# Excerpt
════════════════
No excess mortality was actually observed in Iceland as a whole in 1783. However, as mortality in Iceland fluctuated strongly (standard deviation 1750–1800 – 937 deaths yr−1), we cannot exclude the possibility that without the eruption, mortality in 1783 would have been below average, masking a possible impact of the haze. But assuming that 400 deaths out of the 1227 observed in 1783 were caused by haze, as suggested by Balkanski, it would leave only 827 deaths by other causes, which would imply a lower death rate than ever observed in 1750–1800 (16 deaths per 1000 inhabitants; actual minimum – 18.5) and a highly atypical seasonal pattern (Fig. 6). Assuming a smaller haze-induced mortality of 200 deaths over 7 months would still imply an unusually low non-haze relative summer mortality (not shown).

If Icelandic pollution-induced excess mortality in 1783 likely stayed below 200 (about 26 % of the normal death toll for half a year), it seems unlikely that northwestern Europe experienced an excess mortality on that order of magnitude, even though pollutant concentrations there were much lower than in Iceland.

To summarise, while there is clear evidence for haze-related morbidity in Iceland and Europe, this does not hold for mortality. In Europe, observed excess mortality was much stronger and followed a different timing than (imperfect) modern analogues suggest if haze had been the main cause. In Iceland, there is no evidence for any haze-related excess mortality in 1783. Of course, this does not exclude the possibility that some (up to ≈200) individuals did die from pollution. It is also conceivable that haze-induced morbidity contributed indirectly to excess mortality in Iceland and/or Europe, for example by weakening peoples' resistance and making them more vulnerable to hunger and disease. In fact, pollution from forest fires has been linked to increased risk of influenza months later (Landguth et al.2020). However, evidence for direct haze-induced excess mortality in Iceland or Europe remains weak. In particular, air pollution does not seem to explain the large death toll in Iceland during 1784–1785.

8 Human death by fluorine poisoning?

As mentioned, ≈450mg m−2 of fluorine fell over most of Iceland. Assuming a hay crop of 400kgha-1=0.04kgm-2 (Friðriksson1972), this amounts to up to 11 250 mg per kg hay, which is an upper estimate because fluorine concentrations may have been reduced in between ash showers through dilution by rainwater or permanent adsorption to the soil (Thordarson1979; D'Alessandro2006). Assuming that a sheep eats the equivalent of 3 kg of dried grass per day (Sigurðarson and Pálsson1957) and weighs 50 kg, fluorine intake may have been well above the dose of 15 mg per day per kg body weight that may kill after 6 months (see Sect. 8.2).

There is no doubt that grazing animals died of fluorine poisoning after the Laki eruption (Pétursson et al.1984). Symptoms described in contemporary records (Steingrímsson1788; Finnsson1796) such as feebleness, softened bones, growths (exosthoses) on the bones, and death match perfectly with later findings and experiments (Roholm1937,  henceforth referred to as RoX, with X being a chapter number).
════════════════
# Data to examine
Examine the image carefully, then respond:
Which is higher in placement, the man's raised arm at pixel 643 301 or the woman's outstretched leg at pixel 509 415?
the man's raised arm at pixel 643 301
════════════════
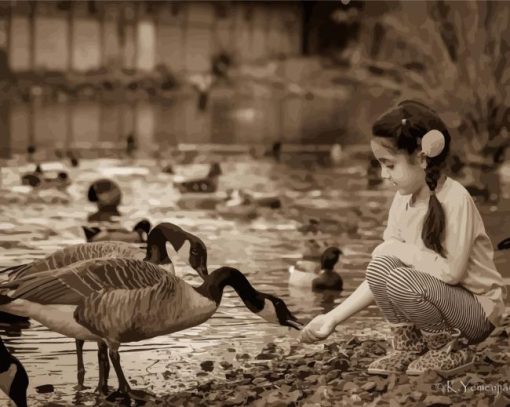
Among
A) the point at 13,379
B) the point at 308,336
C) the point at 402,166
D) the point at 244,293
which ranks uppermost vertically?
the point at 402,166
════════════════
# Task
Rewrite the part of the excerpt between "If Icelandic pollution-induced" and "than in Iceland.", inclusive, replacing "northwestern Europe" with "southern Europe". Work from the excerpt alone and leave the entries aside.

# Solution to this problem
If Icelandic pollution-induced excess mortality in 1783 likely stayed below 200 (about 26 % of the normal death toll for half a year), it seems unlikely that southern Europe experienced an excess mortality on that order of magnitude, even though pollutant concentrations there were much lower than in Iceland.